Elgar’s wife Alice described the Cello Concerto as a “lament which should be a war symphony” and certainly the four movements reflect the varying implications of a lament … grief, sorrow, regret, and occasional elation.
Cellist Nicolas Altstaedt, “one of the most sought-after and versatile artists” of today, found every possible intimation of those emotions in his interpretation of Elgar’s complex and contrasting reflections on four years of war. With the orchestra, led by visiting conductor Sir Donald Runnicles, the tension behind each of the four movements of the concerto is mirrored in his body, in his face and eyes, in his deft, fast fingers and the poised purposeful power of his bow.
Altstaedt’s investment in his performance and the music is total because he believes that “music should always give a feeling to people that they hear something that we cannot put into words, that is much bigger than what we do in our daily lives”.

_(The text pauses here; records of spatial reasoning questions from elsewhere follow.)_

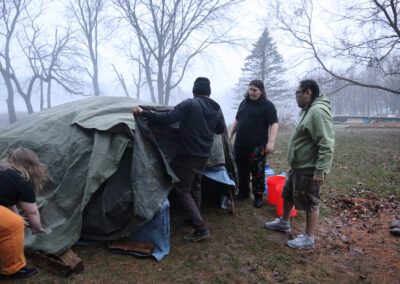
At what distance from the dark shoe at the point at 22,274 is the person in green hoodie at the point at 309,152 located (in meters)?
2.73

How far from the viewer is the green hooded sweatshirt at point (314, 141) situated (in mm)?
2883

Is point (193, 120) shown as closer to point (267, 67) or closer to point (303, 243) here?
point (303, 243)

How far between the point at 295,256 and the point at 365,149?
8.85m

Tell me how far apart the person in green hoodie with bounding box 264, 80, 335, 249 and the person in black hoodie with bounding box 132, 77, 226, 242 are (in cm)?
99

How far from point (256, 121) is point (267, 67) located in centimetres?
3100

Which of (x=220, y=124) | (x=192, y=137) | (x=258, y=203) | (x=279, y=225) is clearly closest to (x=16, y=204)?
(x=192, y=137)

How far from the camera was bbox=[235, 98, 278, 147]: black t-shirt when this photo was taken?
416cm

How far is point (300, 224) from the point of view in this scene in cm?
405

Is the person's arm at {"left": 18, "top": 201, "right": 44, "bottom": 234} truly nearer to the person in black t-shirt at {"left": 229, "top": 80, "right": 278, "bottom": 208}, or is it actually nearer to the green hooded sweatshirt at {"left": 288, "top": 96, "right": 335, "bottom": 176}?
the green hooded sweatshirt at {"left": 288, "top": 96, "right": 335, "bottom": 176}

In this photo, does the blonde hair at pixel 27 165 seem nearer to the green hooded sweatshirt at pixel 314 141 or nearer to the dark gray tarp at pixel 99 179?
the dark gray tarp at pixel 99 179

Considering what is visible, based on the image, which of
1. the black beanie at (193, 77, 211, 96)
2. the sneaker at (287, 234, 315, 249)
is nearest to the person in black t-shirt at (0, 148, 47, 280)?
the black beanie at (193, 77, 211, 96)

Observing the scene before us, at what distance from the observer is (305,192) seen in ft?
10.4

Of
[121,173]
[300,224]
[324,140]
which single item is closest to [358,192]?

If Altstaedt is right, then Shostakovich’s symphony gave “a feeling” that reflected not only the fear and oppression of Stalin’s violent dictatorial rule of the Soviet Union – but could well be a musical manifestation of similar fear and oppression emanating from the actions and ambitions of dictatorial governments today.
The harsh intensity of the second movement of the symphony invokes fear and even terror – and could summon contemporary images of Ukraine or Afghanistan or Sudan. I am not qualified to write about the complexities of Shostakovich’s composition or how he wove the instruments and themes together to create the atmospheres that pervade and interact and call back to each other – or the intensity and hopeful triumph of the final movement.

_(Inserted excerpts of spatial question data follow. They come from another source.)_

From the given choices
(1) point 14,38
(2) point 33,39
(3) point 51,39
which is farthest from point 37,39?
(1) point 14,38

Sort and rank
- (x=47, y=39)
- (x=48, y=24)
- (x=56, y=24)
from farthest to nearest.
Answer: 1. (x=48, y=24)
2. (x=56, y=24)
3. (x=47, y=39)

Suffice to say that Sir Donald and the wonderful musicians of the Sydney Symphony Orchestra certainly made this performance of Shostakovich’s very provocative symphony an experience for the audience that was, indeed, very “much bigger than what we do in our daily lives”.

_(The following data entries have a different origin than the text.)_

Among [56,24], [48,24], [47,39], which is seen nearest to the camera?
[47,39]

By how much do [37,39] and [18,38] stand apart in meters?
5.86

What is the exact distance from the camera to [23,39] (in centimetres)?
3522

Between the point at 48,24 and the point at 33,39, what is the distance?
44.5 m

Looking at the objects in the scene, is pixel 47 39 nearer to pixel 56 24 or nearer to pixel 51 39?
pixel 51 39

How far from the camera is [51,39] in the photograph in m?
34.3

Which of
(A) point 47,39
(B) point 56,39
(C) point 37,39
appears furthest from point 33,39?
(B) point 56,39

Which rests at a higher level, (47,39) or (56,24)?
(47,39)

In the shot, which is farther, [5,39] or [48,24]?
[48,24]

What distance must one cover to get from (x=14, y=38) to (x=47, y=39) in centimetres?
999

Mirage, the composition that introduced this concert, is by young Australian composer, arranger and collaborative artist Alex Turtley. It is a new work commissioned by the SSO through the Sydney Symphony Orchestra's 50 Fanfares Project. In it Turtley separates the orchestral brass instruments and moves them far away from each other. Some of the musicians were “socially distanced” along the gallery behind the orchestra. Others stood at the back of boxes in the hall itself. All were conducted by Sir Donald Runnicles as they called out to one another in Turtley’s “interwoven melodies” creating what the composer himself describes as a “shimmering quality … that underpins the central theme and title of the work”, namely the refraction of rays of light in a mirage. This harmonic interplay of the horns was an intriguing introduction to the music that was to come.